===== Source material
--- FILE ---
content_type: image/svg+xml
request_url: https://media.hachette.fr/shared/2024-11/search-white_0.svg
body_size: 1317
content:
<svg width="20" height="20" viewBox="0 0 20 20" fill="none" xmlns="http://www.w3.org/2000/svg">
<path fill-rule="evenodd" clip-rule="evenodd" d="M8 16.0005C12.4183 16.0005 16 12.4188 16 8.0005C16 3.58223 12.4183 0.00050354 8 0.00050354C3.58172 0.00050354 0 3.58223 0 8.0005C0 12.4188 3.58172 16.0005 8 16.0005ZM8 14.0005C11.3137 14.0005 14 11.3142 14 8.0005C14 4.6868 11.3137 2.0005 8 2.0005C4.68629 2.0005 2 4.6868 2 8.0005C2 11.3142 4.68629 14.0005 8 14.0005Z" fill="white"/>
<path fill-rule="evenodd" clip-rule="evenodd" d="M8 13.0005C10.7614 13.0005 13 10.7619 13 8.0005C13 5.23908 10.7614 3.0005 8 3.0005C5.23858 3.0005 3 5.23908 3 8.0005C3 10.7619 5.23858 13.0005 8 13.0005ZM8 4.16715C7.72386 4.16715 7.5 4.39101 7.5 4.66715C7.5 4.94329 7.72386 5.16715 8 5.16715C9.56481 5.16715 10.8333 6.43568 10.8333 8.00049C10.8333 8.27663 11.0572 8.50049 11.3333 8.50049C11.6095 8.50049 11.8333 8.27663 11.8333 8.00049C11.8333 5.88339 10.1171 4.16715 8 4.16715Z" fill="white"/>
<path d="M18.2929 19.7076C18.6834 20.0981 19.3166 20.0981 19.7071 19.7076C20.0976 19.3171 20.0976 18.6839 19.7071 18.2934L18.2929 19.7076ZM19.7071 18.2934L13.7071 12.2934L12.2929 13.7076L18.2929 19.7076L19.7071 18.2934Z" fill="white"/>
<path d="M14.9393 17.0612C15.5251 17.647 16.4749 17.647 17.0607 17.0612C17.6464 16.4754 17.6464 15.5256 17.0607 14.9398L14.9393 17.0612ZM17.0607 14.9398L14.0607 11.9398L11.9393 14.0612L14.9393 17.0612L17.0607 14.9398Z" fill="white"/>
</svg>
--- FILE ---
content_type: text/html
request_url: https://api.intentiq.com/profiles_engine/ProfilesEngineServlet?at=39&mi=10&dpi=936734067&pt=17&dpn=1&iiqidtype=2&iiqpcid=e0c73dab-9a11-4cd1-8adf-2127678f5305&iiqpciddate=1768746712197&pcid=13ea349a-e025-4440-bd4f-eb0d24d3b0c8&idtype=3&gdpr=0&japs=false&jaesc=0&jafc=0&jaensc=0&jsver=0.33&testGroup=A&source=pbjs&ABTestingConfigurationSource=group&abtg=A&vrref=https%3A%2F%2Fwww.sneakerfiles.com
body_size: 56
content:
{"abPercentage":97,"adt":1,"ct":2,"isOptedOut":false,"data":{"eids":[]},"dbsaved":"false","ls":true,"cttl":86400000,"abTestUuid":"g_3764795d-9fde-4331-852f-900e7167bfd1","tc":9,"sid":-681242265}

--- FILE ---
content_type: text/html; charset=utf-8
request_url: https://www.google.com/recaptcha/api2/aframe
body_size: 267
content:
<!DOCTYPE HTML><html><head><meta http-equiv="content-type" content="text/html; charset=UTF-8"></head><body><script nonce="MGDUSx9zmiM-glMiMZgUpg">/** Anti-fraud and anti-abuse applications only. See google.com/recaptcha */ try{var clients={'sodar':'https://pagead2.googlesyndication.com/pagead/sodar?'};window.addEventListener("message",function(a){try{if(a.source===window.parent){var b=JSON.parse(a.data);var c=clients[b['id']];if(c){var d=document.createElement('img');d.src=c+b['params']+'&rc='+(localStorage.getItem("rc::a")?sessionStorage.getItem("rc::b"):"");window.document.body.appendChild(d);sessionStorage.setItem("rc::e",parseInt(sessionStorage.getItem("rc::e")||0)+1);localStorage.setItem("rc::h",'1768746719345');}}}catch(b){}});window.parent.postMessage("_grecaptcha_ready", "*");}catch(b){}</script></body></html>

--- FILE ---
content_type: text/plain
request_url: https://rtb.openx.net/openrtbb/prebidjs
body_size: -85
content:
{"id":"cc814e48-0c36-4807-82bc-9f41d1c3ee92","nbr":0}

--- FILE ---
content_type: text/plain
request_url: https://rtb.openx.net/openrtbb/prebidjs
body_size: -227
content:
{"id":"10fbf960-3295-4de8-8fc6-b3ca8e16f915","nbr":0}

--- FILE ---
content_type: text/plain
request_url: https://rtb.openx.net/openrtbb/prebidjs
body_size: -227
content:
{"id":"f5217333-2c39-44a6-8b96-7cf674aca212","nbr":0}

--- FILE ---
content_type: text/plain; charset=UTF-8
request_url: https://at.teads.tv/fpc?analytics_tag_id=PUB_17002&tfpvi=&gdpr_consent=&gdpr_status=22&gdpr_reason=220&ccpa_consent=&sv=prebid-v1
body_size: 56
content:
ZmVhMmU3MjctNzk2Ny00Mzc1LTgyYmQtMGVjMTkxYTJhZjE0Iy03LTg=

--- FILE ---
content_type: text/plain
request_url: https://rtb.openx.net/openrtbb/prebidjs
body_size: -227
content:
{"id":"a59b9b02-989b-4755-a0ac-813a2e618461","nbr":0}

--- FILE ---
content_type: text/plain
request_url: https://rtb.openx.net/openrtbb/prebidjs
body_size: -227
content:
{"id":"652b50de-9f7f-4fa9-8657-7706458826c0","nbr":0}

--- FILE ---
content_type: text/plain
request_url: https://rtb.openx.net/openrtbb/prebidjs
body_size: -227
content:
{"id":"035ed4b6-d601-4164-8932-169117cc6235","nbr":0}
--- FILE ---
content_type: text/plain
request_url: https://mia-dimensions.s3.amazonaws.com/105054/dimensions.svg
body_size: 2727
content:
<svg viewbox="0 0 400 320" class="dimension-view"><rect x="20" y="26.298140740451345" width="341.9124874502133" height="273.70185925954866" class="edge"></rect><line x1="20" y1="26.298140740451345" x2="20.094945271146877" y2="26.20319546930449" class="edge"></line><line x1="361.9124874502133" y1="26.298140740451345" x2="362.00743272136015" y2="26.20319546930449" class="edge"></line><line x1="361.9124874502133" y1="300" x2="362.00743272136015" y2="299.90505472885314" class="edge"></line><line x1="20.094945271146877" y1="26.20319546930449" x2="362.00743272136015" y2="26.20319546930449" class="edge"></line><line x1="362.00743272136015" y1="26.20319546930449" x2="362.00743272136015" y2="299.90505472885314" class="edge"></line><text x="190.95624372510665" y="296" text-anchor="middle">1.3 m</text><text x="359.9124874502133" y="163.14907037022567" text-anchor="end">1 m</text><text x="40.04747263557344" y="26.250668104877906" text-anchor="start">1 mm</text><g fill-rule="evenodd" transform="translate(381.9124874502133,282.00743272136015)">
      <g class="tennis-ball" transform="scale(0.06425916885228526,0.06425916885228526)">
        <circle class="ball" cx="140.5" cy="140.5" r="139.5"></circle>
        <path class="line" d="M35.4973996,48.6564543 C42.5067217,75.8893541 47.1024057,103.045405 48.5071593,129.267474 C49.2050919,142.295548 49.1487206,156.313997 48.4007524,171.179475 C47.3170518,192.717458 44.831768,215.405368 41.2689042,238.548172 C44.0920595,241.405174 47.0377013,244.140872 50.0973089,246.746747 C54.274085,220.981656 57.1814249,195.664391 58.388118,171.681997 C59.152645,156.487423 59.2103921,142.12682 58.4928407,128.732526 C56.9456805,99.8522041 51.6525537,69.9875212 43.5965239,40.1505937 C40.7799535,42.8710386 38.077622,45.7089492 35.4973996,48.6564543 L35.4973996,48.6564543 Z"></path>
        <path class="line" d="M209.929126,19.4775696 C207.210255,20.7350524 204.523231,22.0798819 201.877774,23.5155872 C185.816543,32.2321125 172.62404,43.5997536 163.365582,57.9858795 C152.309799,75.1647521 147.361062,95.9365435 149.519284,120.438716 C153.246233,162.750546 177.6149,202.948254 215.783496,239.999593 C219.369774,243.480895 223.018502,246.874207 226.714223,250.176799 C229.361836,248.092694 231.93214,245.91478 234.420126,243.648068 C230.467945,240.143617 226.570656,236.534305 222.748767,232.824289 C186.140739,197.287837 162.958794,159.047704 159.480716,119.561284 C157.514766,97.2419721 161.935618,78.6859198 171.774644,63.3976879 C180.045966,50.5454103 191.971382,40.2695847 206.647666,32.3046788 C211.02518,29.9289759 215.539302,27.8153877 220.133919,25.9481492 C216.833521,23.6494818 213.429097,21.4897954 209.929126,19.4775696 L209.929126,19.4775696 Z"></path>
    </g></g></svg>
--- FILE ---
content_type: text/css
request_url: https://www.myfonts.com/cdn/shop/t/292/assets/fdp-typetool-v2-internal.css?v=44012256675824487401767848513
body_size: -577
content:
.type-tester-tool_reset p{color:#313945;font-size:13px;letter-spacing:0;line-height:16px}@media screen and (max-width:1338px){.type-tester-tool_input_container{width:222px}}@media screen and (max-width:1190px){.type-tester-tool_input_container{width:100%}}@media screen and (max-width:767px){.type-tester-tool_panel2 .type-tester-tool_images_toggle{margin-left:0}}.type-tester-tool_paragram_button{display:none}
==========
> [What you are asked to do]: Your response should hold the lines from the first line of the entries above through the line with "16.0005C12.4183 16.0005 16", each retyped exactly, and nothing else.

> [Answer space]:
--- FILE ---
content_type: image/svg+xml
request_url: https://media.hachette.fr/shared/2024-11/search-white_0.svg
body_size: 1317
content:
<svg width="20" height="20" viewBox="0 0 20 20" fill="none" xmlns="http://www.w3.org/2000/svg">
<path fill-rule="evenodd" clip-rule="evenodd" d="M8 16.0005C12.4183 16.0005 16 12.4188 16 8.0005C16 3.58223 12.4183 0.00050354 8 0.00050354C3.58172 0.00050354 0 3.58223 0 8.0005C0 12.4188 3.58172 16.0005 8 16.0005ZM8 14.0005C11.3137 14.0005 14 11.3142 14 8.0005C14 4.6868 11.3137 2.0005 8 2.0005C4.68629 2.0005 2 4.6868 2 8.0005C2 11.3142 4.68629 14.0005 8 14.0005Z" fill="white"/>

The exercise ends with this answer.